-- GIVEN PASSAGE --
On the other hand, John Grunsfeld, Associate Administrator of NASA’sScience Mission Directorate notes that “to be able to live on the surface of Mars, resources are there.”

While stating that water is critical, he also remarked that the planet also offers key elements like nitrogen which could be used to grow plants in greenhouses and the types of salts that could be used to make rocket fuel.

Against this backdrop, Mars is being viewed as the comparatively hospitable outpost for the continuation of human civilisation. Not surprisingly then the former Indian President and internationally acknowledged space scientist, Dr APJ Abdul Kalam, had advocated the need for India to join international endeavours aimed at sending humans to the Red Planet.

“It seems that the more we study Mars, the more we learn how life would be supported and where there are resources to support life in the future,”says Michael Meyer, lead scientist for NASA’s Mars Exploration program.

-- DATASET EXCERPT --
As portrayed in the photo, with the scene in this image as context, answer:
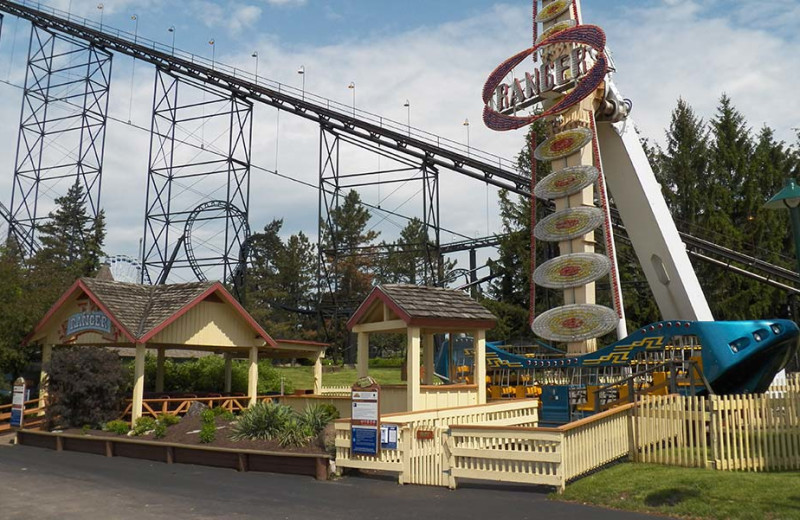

-- SET OF TASKS --
• A. In the passage about living on Mars, who is the lead scientist for NASA's Mars Exploration program?
• B. Continue the passage about living on Mars, starting after its final sentence.

-- PER-TASK OUTPUTS --
• A. Michael Meyer

• B.
Significantly, the Curiosity rover of NASA had not long back found fresh evince for the presence of water on the Mars. NASA states that its interpretation of Curiosity data go to show that ancient Mars might have maintained a climate that could  have produced long lasting lakes at many points on the surface of the Red Planet.

The focus of the maiden human mission to Mars would be on scientific studies to find out whether Mars actually did sustain life at some point of its evolution and whether its atmosphere and environment is suitable for human habitation.

But then sending human expeditions to Mars would be a complex and challenging exercise. To smoothen the pathway for human landing on the Red Planet, NASA has unveiled a boomerang shaped aircraft that could be the first to take flight on Mars to identify potential landing sites for human missions.

According to NASA researchers, this device named Prandtl-m will be released at an altitude of 100,000-ft to simulate the flight conditions of Martian atmosphere.

According to Al Bowers, NASA  Armstrong Chief Scientist and Prandtl-m Program Manager, the tests could validate how the aircraft operates, paving way for modifications that will ultimately allow it to fold and deploy from a 3U Cubesat in the aeroshell of Mars rover.

A NASA study on the human expedition to Mars is looking at the possibility of lowering the cost of a human travel to the Red planet by putting astronauts in deep sleep.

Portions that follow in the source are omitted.